[Consignes]
a) D'après le texte présenté, pourquoi la pétition d'universitaires dénonce-t-elle la dénomination du ministère ? Répondez en une à trois phrases.
b) Énumérez tous les domaines qui figurent dans le nom du ministère cité dans le texte présenté.
c) Selon le texte présenté, dans quel journal et à quelle date l'article de Daniel Lefeuvre a-t-il été publié ?
::: Texte présenté :::
Le Manifeste du CVUH

mardi 31 juillet 2007

Réponse à Daniel Lefeuvre par Catherine Coquery-Vidrovitch


Dans un article publié dans le Figaro Magazine du 30 juin 2007 (L’identité nationale et la République), Daniel Lefeuvre s’insurge contre une pétition d’universitaires qui dénonce la dénomination du ministère de l’immigration, de l’intégration, de l’identité nationale et du co-développement, parce que « l’identité nationale constitue, aujourd’hui, une synthèse du pluralisme et de la diversité des populations et ne saurait être fixée dans le périmètre d’un ministère. »
::: Extrait des données :::
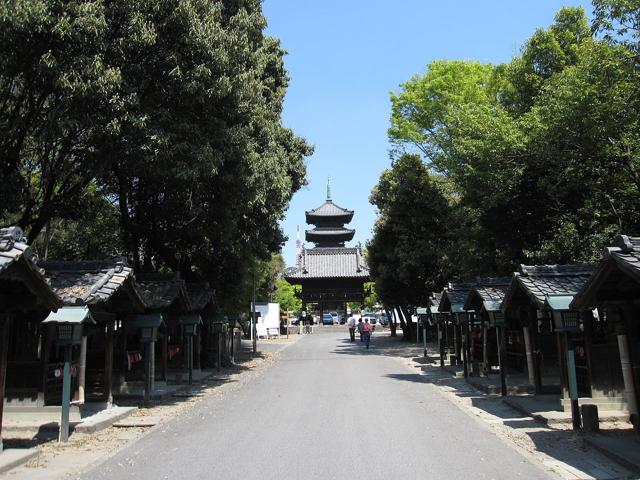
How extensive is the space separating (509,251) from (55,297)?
55.9 ft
:::
[Réponses rédigées]
a) La pétition dénonce cette dénomination parce que, selon elle, l'identité nationale constitue aujourd'hui une synthèse du pluralisme et de la diversité des populations. Elle ne saurait donc être fixée dans le périmètre d'un ministère.

b)
- l'immigration
- l'intégration
- l'identité nationale
- le co-développement

c) Il a été publié dans le Figaro Magazine du 30 juin 2007.